┌─ Records for this exercise
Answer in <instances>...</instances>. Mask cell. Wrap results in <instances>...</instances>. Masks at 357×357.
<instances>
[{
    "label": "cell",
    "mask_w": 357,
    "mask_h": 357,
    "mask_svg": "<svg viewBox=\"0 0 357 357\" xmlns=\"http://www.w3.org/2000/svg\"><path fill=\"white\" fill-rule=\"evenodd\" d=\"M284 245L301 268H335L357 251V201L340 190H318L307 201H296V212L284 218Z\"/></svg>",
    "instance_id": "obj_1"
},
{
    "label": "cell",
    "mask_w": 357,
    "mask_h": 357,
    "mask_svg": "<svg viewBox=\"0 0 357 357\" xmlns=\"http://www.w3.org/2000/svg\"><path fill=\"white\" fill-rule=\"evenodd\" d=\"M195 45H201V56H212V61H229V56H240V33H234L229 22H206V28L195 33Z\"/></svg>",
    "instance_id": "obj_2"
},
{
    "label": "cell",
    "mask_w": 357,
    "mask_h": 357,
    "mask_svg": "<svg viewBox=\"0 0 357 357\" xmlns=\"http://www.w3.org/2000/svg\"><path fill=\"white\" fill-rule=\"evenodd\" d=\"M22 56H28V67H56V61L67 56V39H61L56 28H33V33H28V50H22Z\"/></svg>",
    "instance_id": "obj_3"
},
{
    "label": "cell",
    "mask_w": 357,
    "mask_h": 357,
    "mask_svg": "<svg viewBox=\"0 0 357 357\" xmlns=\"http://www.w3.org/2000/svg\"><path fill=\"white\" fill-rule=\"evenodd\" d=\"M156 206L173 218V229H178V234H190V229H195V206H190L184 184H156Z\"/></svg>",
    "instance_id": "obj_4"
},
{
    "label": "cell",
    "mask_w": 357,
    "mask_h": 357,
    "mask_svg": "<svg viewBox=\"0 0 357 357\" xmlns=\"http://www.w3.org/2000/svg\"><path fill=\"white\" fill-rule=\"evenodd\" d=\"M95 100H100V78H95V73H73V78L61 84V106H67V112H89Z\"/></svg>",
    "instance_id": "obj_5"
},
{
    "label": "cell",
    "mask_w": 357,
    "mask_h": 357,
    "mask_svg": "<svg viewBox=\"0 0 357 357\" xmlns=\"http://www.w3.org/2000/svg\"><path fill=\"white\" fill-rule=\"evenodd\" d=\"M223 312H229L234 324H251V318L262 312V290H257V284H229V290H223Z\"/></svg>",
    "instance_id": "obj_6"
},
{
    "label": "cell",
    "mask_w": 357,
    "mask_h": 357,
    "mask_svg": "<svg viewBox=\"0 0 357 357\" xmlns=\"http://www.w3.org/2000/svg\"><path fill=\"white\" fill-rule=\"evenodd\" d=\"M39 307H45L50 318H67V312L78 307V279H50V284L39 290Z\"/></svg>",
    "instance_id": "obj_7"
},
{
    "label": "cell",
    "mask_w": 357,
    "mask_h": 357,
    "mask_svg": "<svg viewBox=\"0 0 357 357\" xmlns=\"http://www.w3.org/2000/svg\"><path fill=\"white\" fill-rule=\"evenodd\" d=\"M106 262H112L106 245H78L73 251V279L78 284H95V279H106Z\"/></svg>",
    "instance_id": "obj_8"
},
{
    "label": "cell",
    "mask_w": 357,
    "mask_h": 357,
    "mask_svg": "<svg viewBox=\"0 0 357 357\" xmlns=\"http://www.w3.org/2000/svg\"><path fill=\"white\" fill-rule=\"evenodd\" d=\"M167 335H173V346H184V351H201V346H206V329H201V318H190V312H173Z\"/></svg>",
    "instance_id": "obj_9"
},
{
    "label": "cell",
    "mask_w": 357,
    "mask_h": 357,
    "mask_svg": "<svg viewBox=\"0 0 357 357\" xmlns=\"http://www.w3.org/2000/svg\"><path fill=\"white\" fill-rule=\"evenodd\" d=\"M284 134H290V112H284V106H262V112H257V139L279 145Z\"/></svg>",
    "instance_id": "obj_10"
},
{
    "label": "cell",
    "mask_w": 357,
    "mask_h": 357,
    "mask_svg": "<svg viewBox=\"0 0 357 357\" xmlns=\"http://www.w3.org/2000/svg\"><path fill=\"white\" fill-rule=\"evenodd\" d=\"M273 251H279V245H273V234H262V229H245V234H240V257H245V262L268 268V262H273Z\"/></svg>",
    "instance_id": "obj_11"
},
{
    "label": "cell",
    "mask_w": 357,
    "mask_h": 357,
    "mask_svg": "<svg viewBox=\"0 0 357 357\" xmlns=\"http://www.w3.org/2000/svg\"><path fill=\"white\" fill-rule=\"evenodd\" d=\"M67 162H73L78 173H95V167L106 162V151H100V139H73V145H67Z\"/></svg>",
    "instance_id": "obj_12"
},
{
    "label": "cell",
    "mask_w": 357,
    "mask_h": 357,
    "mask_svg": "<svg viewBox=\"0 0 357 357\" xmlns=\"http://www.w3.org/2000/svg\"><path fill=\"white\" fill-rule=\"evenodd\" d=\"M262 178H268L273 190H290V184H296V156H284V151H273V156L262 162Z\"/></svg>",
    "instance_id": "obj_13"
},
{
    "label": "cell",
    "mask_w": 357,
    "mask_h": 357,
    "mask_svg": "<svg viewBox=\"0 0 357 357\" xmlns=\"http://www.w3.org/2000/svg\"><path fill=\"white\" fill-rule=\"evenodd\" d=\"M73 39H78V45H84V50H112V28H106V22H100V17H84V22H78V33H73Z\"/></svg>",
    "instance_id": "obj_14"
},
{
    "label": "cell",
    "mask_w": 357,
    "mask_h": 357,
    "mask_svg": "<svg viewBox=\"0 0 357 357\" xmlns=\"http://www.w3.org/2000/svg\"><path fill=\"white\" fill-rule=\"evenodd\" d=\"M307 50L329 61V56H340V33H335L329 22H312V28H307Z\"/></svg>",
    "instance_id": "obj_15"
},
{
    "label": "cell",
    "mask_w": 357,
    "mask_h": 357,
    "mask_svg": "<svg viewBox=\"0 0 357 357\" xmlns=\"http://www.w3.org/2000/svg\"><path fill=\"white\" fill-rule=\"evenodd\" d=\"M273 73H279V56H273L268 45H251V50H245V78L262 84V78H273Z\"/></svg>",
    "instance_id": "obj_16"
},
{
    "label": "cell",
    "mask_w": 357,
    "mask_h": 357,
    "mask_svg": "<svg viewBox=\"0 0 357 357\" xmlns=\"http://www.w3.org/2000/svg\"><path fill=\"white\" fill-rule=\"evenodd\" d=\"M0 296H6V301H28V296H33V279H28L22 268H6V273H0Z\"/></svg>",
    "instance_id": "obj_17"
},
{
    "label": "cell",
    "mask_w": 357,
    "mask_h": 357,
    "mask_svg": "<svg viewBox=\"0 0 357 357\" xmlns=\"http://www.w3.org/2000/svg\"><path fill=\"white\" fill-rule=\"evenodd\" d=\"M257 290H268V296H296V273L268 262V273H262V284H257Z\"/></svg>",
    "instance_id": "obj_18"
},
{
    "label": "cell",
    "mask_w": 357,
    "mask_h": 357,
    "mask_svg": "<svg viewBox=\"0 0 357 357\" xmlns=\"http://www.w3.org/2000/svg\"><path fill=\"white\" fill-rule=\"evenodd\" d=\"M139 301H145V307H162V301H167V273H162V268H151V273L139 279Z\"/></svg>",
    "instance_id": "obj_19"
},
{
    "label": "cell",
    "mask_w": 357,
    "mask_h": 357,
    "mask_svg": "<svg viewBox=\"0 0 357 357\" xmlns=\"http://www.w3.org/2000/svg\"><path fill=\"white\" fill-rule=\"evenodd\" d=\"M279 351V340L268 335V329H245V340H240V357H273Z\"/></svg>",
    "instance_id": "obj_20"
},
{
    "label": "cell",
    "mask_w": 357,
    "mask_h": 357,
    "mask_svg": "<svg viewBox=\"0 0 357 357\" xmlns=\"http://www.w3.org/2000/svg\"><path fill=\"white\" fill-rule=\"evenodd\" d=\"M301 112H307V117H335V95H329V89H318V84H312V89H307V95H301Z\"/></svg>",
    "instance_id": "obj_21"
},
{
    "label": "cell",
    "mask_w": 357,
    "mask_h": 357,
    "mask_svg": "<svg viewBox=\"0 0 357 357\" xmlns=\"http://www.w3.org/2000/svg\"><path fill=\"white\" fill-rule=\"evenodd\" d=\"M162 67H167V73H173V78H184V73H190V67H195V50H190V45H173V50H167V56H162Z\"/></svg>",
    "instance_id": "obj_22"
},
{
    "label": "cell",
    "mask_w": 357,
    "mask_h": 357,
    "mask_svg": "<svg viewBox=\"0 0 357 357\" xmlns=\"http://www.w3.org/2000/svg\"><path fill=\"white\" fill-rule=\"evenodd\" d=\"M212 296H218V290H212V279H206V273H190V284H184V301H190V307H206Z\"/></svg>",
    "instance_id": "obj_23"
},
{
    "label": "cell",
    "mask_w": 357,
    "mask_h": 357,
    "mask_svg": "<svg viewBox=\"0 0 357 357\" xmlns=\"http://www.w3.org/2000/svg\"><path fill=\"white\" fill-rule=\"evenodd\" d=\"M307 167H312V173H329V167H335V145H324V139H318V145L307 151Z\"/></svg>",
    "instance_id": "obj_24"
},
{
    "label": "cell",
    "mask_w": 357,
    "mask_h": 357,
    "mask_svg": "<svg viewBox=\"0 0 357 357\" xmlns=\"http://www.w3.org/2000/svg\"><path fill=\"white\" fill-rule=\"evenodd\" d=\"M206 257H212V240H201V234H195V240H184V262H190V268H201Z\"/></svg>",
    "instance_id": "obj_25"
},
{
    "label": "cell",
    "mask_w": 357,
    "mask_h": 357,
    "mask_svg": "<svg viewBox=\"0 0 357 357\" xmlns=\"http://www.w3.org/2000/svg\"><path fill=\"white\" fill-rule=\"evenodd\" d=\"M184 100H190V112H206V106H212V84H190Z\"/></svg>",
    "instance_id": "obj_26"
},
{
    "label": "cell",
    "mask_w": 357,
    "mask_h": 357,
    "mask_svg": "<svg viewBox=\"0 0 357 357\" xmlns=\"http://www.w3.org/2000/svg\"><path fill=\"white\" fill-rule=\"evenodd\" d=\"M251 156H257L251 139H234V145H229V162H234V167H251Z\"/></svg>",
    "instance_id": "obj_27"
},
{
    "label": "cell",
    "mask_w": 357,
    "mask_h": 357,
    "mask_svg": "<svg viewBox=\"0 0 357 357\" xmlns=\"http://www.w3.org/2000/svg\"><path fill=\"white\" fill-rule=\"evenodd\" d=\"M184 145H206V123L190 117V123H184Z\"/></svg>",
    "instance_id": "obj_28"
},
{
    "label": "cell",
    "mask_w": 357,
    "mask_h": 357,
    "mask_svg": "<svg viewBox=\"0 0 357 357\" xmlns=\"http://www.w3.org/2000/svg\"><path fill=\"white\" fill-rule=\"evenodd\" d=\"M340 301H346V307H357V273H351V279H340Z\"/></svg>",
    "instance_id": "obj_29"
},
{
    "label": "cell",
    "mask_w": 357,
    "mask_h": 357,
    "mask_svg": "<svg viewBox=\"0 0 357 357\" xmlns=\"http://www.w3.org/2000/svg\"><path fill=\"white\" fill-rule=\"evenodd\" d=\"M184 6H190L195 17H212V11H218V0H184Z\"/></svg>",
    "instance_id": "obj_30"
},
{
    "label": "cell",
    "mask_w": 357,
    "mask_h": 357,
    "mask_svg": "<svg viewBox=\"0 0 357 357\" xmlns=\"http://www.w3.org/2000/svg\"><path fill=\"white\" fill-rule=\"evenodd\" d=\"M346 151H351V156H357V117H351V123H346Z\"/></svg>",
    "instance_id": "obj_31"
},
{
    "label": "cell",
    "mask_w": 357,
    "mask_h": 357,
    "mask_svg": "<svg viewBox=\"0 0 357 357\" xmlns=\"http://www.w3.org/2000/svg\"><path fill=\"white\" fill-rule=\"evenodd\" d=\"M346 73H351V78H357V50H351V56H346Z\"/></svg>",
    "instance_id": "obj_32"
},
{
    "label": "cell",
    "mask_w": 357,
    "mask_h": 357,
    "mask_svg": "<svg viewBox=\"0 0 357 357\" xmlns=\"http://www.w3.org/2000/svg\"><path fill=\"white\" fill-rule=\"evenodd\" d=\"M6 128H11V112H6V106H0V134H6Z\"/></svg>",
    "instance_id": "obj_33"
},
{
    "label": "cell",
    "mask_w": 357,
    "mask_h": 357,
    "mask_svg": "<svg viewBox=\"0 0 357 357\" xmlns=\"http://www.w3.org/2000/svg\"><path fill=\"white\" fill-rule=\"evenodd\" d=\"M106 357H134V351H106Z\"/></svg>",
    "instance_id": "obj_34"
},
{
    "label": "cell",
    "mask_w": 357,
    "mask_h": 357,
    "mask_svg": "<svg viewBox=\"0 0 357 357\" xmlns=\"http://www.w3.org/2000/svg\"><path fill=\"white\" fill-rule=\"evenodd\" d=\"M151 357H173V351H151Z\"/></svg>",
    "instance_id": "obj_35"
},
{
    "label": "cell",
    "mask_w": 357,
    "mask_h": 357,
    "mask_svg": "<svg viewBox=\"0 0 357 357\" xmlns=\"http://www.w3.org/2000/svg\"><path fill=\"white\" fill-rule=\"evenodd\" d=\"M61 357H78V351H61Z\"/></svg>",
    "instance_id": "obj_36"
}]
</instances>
└─
### Problem statement
List each line of the entries above that contains the string "instances". Case counts.

### Reply
Answer in <instances>...</instances>. Mask cell. Wrap results in <instances>...</instances>. Masks at 357×357.
<instances>
</instances>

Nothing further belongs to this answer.